U.S. Attorney Jeanine Pirro has announced that her office will no longer pursue felony charges against individuals in Washington, D.C. solely for carrying registered rifles or shotguns.
While the decision is supposed to direct focus away for legal gun carriers, for African Americans and other minorities in the District, the policy shift has sparked unease.
The U.S. attorney’s announcement, revealed on Aug. 19, comes in response to Supreme Court rulings that expanded Second Amendment protections and linked firearm regulations to historical precedent.
Pirro said prosecutors would continue to target violent crime and illegal gun trafficking but would not move forward with stand-alone charges for registered long guns.
That means residents who legally own rifles or shotguns will not face felony prosecution simply for carrying them in public.
“Criminal culpability is not determined by the instruments people employ but by the intent and conduct of the actor,” Pirro said in a statement.
Concerns in Black Communities
For African Americans and other minorities in the District, the policy shift has sparked unease. D.C. is a majority-Black city where gun violence disproportionately impacts Black residents, and many fear that loosening enforcement will create new dangers.
“Every time they change the rules, it feels like our neighborhoods pay the price,” said Marcus Hill, a lifelong Southeast resident. “We already deal with more guns on our blocks than anywhere else. Now they’re telling people it’s fine to carry long rifles around? That doesn’t make me feel safer.”

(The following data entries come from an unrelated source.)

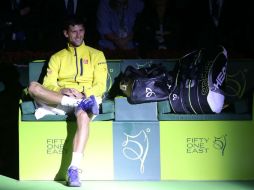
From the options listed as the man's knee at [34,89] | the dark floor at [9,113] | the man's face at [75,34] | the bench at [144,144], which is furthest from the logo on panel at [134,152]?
the dark floor at [9,113]

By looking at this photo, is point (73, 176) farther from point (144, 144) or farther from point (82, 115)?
point (144, 144)

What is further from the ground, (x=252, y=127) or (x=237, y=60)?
(x=237, y=60)

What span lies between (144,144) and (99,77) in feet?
2.16

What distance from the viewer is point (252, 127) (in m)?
5.32

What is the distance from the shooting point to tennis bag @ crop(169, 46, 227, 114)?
17.5 ft

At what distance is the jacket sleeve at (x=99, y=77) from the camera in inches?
217

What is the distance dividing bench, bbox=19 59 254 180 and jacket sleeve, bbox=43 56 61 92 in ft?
0.73

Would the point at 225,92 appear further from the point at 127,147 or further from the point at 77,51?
the point at 77,51

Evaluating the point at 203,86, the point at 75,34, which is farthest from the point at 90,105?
the point at 203,86

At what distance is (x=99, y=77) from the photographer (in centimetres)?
560

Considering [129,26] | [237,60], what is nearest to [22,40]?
[129,26]

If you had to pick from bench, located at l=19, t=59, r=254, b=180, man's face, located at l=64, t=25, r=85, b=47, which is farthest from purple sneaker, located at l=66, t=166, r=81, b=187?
man's face, located at l=64, t=25, r=85, b=47

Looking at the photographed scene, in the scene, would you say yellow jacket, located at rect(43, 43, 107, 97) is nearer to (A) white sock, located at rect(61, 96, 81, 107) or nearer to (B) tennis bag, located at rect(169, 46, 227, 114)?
(A) white sock, located at rect(61, 96, 81, 107)

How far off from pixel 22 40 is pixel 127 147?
2.19 meters
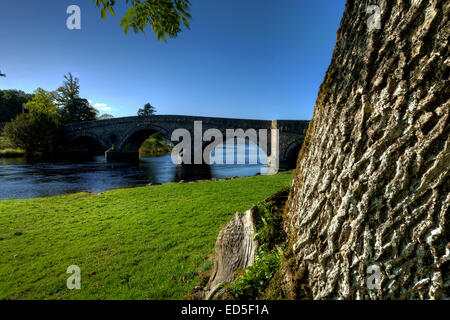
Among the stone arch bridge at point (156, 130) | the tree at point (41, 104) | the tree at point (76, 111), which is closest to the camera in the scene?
the stone arch bridge at point (156, 130)

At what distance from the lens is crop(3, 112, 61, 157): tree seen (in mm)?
27859

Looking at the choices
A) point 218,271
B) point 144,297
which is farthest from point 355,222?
point 144,297

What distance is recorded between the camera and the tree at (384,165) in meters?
1.12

Others worry that while registered gun owners may avoid prosecution, Black men remain far more likely to be arrested for unregistered possession or prior convictions.

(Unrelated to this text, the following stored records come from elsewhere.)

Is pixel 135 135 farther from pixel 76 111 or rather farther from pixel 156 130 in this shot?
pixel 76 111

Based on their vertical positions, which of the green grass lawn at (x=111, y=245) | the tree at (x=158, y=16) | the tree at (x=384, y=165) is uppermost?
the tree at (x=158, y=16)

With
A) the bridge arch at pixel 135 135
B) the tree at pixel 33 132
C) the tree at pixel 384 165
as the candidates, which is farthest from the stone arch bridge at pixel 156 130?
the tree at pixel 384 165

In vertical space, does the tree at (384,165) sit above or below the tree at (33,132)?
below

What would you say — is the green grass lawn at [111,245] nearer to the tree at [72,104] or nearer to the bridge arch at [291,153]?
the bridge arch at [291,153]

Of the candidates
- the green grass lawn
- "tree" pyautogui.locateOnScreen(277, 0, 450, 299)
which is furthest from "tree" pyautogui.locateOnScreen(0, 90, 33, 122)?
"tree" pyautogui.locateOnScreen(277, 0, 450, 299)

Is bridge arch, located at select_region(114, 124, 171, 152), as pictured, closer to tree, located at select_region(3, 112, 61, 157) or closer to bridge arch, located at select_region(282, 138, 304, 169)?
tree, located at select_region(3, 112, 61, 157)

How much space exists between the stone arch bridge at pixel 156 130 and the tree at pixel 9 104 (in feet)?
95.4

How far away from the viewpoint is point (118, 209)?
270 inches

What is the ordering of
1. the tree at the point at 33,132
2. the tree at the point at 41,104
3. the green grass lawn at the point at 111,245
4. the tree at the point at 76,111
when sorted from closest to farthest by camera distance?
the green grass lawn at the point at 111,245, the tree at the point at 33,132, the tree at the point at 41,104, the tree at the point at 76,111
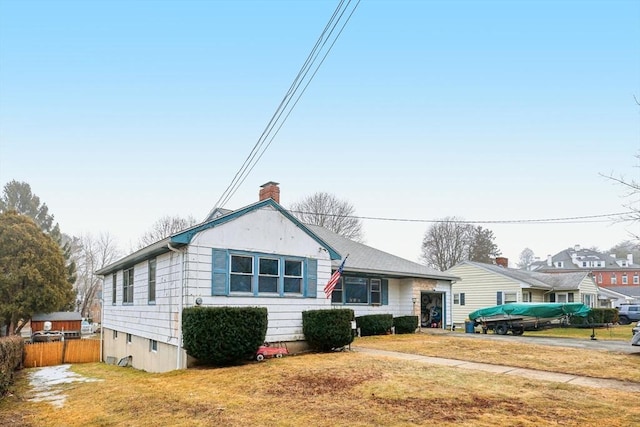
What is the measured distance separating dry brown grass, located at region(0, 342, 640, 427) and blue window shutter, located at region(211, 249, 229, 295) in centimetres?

“They say it’s about rights, but those rights don’t seem to apply equally,” said Michelle Dodson, a single mother in Northeast. “My son gets stopped for walking home at night, and I’m supposed to believe this won’t just give police another excuse to hassle us?”
A City on Edge
The announcement also comes during a period of heightened federal enforcement across the District.

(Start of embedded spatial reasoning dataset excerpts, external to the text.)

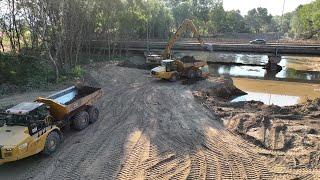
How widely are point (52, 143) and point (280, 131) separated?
923 centimetres

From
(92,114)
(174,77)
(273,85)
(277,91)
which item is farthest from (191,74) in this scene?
(92,114)

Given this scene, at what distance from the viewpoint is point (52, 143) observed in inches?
477

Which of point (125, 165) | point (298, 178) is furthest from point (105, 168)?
point (298, 178)

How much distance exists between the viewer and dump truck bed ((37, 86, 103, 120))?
1323cm

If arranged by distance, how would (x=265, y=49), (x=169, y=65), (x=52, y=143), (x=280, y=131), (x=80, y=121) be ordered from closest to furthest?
(x=52, y=143) < (x=80, y=121) < (x=280, y=131) < (x=169, y=65) < (x=265, y=49)

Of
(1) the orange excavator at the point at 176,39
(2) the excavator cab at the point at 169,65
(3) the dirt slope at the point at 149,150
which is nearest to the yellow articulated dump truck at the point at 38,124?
(3) the dirt slope at the point at 149,150

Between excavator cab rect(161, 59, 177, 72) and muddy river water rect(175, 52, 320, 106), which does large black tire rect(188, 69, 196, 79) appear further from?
muddy river water rect(175, 52, 320, 106)

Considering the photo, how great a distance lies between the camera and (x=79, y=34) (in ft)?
99.9

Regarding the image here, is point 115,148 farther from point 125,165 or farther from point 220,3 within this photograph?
point 220,3

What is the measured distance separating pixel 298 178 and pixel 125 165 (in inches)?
213

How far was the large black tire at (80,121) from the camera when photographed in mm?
14156

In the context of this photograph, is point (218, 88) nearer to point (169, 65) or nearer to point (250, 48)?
point (169, 65)

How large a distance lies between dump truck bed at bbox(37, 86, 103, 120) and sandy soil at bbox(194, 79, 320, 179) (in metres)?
6.23

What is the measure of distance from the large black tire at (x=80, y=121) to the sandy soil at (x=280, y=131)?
6.22m
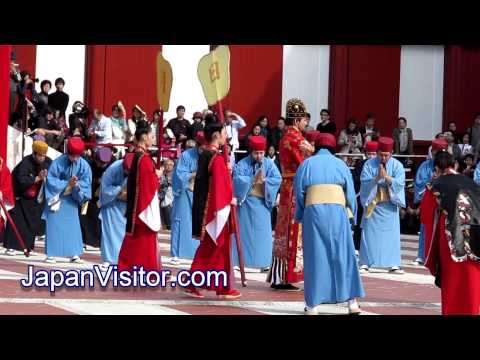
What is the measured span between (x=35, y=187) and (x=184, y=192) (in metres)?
2.28

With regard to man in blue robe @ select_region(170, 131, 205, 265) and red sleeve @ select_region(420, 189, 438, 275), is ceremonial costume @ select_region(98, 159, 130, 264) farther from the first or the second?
red sleeve @ select_region(420, 189, 438, 275)

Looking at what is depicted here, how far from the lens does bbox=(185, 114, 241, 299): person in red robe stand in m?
11.7

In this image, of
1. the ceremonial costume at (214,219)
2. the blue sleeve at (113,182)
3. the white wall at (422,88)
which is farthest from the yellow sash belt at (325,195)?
the white wall at (422,88)

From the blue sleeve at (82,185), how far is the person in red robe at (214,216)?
12.5 ft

Union Station has several members of the National Guard stationed out front, while outside of Nationals Park, Humvees and other military vehicles and soldiers join MPD and federal officers eyeballing spectators this week.
Restaurants and small businesses report steep drops in customers since the crackdown began, while many Black and Latino residents say they feel singled out during mass police sweeps.
“I don’t know anyone who feels safer,” said community activist Sincere Thomas. “What I hear from people is fear — fear that more guns in public will make disputes deadlier, and fear that federal agents in our neighborhoods will only mean more arrests for us.”
What Comes Next
The effect of Pirro’s decision will depend on how the policy is carried out on the ground and whether it deepens racial disparities in enforcement.
For many in D.C., the question is not about abstract constitutional rights but about survival in neighborhoods where the consequences of gun policy are lived daily.
“They can say this is about freedom, but for us it feels like a setup,” Thomas stated. “We’re the ones who always end up paying the cost.”